This breed was developed by the ruler of this empire, Emperor Joseph II, as he aimed to develop superior cavalry horses by crossing desert-bred Arabian stallions and native Hungarian mares with other breeds like the Thoroughbreds, the Spanish horses, and the Lipizzaners.

These horses were then used as all-purpose horses due to their agility, endurance, strength, and speed. The name Shagya also originated from a Bedoin stallion born in 1830.

The Shagya Arabians generally stand between 15 and 16 hands high. They come in different colors like cream, gray, black, and chestnut. With their sturdy prominent head, muscular neck, sturdy figure, and strong legs, these horses are recognized as one of the best endurance horses.

For this reason, they are widely used today in different activities such as dressage, horse jumping, racing, as well as leisure riding. The Shagya Arabians are also calm, intelligent, and easy to handle.

10. The Camarillo White Horse

As one of the rarest horse breeds in the United States, the Camarillo white horses were developed in the early 20th century.

Their origin can be traced back to one foundation Spanish mustang named ‘Sultan’. Sultan, also known as the ‘Stallion of a dream’ was used to breed with Morgan mares to produce a pure white coat horse in the Camarillo ranch in California.

Unlike other horse breeds that appear creamish or gray, this breed is born white due to a specific gene mutation that prevents the formation of color on the coat. They don’t have other coat colors besides white.

The Camarillo White horses generally stand between 14.2 and 17 hands high. Physically, they have medium-sized heads with prominent eyes, well-arched necks, sturdy bodies, and strong legs.

Due to their majestic look, these horses are mainly used in parades and became the official horse of the city of Camarillo.
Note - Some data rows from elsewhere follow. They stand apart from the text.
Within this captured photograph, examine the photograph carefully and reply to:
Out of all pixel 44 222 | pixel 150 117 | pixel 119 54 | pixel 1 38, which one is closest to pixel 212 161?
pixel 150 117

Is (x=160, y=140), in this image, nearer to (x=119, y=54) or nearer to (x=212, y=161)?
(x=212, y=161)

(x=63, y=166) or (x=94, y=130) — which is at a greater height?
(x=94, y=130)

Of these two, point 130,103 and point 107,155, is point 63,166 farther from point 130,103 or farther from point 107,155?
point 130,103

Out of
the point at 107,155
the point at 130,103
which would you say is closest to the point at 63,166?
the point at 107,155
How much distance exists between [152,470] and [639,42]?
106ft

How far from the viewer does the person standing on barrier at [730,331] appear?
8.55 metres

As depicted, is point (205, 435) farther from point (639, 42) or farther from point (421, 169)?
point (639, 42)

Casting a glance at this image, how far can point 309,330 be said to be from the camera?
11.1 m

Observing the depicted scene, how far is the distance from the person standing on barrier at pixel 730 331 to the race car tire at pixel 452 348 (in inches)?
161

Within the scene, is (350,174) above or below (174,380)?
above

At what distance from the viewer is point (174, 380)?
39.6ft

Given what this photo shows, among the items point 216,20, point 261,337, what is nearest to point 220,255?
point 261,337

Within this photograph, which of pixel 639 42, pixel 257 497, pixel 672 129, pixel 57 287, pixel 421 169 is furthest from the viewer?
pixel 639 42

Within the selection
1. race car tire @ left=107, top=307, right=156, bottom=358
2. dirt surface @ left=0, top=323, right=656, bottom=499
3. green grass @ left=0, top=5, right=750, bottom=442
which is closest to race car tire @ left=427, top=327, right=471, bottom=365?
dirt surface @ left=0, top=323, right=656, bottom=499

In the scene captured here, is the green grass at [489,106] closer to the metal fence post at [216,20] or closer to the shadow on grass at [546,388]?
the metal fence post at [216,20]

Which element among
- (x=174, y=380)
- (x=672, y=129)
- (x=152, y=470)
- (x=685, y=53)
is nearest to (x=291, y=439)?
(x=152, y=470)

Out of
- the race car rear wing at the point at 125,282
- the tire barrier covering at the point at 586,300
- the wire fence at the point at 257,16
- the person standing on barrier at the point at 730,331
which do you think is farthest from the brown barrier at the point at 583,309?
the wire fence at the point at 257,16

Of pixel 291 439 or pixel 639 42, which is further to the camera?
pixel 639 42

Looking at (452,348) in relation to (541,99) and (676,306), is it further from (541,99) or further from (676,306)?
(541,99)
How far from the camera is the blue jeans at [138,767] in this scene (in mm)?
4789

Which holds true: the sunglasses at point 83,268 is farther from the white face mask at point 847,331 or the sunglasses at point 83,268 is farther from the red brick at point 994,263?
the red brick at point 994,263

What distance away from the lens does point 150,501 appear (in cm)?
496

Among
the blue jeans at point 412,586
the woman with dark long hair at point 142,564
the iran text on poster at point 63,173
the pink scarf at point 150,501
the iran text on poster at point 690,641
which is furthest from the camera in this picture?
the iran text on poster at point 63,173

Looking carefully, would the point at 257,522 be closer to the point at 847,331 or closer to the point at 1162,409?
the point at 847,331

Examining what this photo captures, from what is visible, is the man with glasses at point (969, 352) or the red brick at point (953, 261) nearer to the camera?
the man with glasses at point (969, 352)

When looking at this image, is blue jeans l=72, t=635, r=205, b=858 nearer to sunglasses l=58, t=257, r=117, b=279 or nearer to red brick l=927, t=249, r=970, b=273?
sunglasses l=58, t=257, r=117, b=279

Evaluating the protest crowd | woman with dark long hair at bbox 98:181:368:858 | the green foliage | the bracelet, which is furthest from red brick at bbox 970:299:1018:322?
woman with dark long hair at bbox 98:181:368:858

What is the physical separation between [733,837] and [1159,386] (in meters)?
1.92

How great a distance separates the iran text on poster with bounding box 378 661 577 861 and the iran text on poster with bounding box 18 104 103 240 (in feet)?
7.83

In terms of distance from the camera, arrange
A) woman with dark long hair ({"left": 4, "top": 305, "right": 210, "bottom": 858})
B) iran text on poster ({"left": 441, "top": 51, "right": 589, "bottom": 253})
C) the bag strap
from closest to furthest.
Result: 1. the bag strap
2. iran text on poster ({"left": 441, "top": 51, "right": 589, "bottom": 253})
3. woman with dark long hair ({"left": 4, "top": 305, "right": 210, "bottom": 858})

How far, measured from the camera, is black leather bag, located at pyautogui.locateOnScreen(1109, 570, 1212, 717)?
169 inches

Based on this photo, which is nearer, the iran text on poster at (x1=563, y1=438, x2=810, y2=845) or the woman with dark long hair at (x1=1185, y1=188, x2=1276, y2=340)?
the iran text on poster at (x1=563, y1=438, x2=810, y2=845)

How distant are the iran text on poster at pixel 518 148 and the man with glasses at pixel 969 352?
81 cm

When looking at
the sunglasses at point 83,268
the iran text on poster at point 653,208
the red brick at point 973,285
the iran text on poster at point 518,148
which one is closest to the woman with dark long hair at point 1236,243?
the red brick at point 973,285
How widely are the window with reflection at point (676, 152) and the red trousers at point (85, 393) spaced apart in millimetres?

It is estimated that there are less than 30 of these horses in the world.

11. The Lipizzan

The Lipizzaners’ origin can be traced to the 16th century where they were developed by the Habsburg Monarchy in Slovenia.

Being one of the oldest horse breeds in Europe, this breed was the result of crossbreeding between the Spanish Barb, the Arabian, and the native Karst horses, with other breeds that were already extinct like the Neapolitan horse, the Frederiksborg, the Kladruber, and baroque horses with Spanish bloodlines.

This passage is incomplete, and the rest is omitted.